If you were to use jQuery's .html() method on untrusted input, your web application would be vulnerable to a cross-site scripting (XSS) attack, which would be exploitable by posting a malicious tweet. The best way to avoid this security problem is to append each part of the tweet individually, using the correct jQuery functions that use the web browser's DOM functions to HTML-escape strings.
First, combine the two regexes into one using regex alternation (|
symbol). For the purposes of my example code, the Twitter username regex is /@\w+/gi
and the URL regex is /(?:https?|ftp):\/\/.*?\..*?(?=\W?\s)/gi
These regexes are not the same as those in the original question; the original URL regex did not seem to work correctly, and we need not use capturing groups. The combined regex is therefore /@\w+|(?:https?|ftp):\/\/.*?\..*?(?=\W?\s)/gi
.
For each time the regex matches, securely add the text that comes before the match to the container. To do this in jQuery, create an empty "span" element and use the .text() method to insert text inside. Using $('text here') would leave an XSS hole wide open. What if the contents of a tweet are <script>alert(document.cookie)</script>
?
Check the first character of the match to determine how it is to be formatted. Twitter usernames begin with "@", but URLs cannot.
Format the match and add it to the container. Again, do not pass untrusted input to the $ or jQuery function; use the .attr() method to add attributes such as href and the .text() method to add link text.
After all matches have been processed, add the last plain text part of the tweet, which had not been added in step 3 or 4.
Example code (also at http://jsfiddle.net/6X6xD/3/):
var tweet = 'joined @BundleHunt for a chance to win the 2010 Mega Bundle! http://bundlehunt.com * Only 10 Days Left! URL containing an at sign: http://www.last.fm/event/1196311+Live+@+Public+Assembly. This should not work: <scr'+'ipt>alert(document.cookie)</scr'+'ipt>';
var combinedRegex = /@\w+|(?:https?|ftp):\/\/.*?\..*?(?=\W?\s)/gi,
container = $('#tweet-container');
var result, prevLastIndex = 0;
combinedRegex.lastIndex = 0;
while((result = combinedRegex.exec(tweet))) {
// Append the text coming before the matched entity
container.append($('<span/>').text(tweet.slice(prevLastIndex, result.index)));
if(result[0].slice(0, 1) == "@") {
// Twitter username was matched
container.append($('<a/>')
// .slice(1) cuts off the first character (i.e. "@")

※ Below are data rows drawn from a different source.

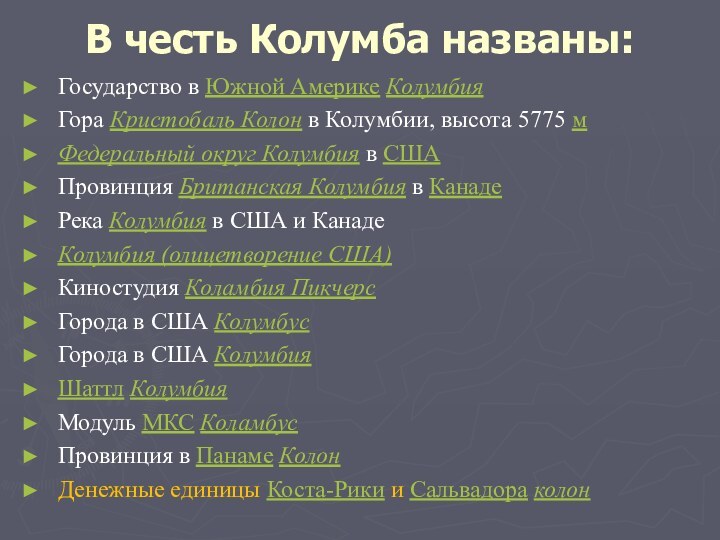 В честь Колумба названы:

► Государство в Южной Америке Колумбия
► Гора Кристобаль Колон в Колумбии, высота 5775 м
► Федеральный округ Колумбия в США
► Провинция Британская Колумбия в Канаде
► Река Колумбия в США и Канаде
► Колумбия (олицетворение США)
► Киностудия Коламбия Пикчерс
► Города в США Колумбус
► Города в США Колумбия
► Шаттл Колумбия
► Модуль МКС Коламбус
► Провинция в Панаме Колон
► Денежные единицы Коста-Рики и Сальвадора колон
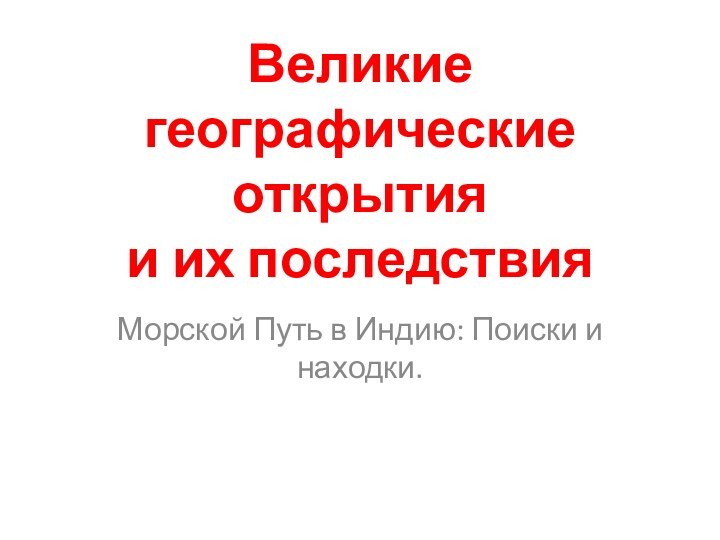 Великие географические открытия
и их последствия

Морской Путь в Индию: Поиски и находки.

.attr('href', 'http://twitter.com/' + encodeURIComponent(result[0].slice(1)))
.text(result[0])
);
} else {
// URL was matched
container.append($('<a/>')
.attr('href', result[0])
.text(result[0])
);
}
// prevLastIndex will point to the next plain text character to be added
prevLastIndex = combinedRegex.lastIndex;
}
// Append last plain text part of tweet
container.append($('<span/>').text(tweet.slice(prevLastIndex)));
Note: older versions of this answer did recommend using the .html() method. Because this is a serious security problem as mentioned above, I have used the edit button to post my new answer, removing the old one from view.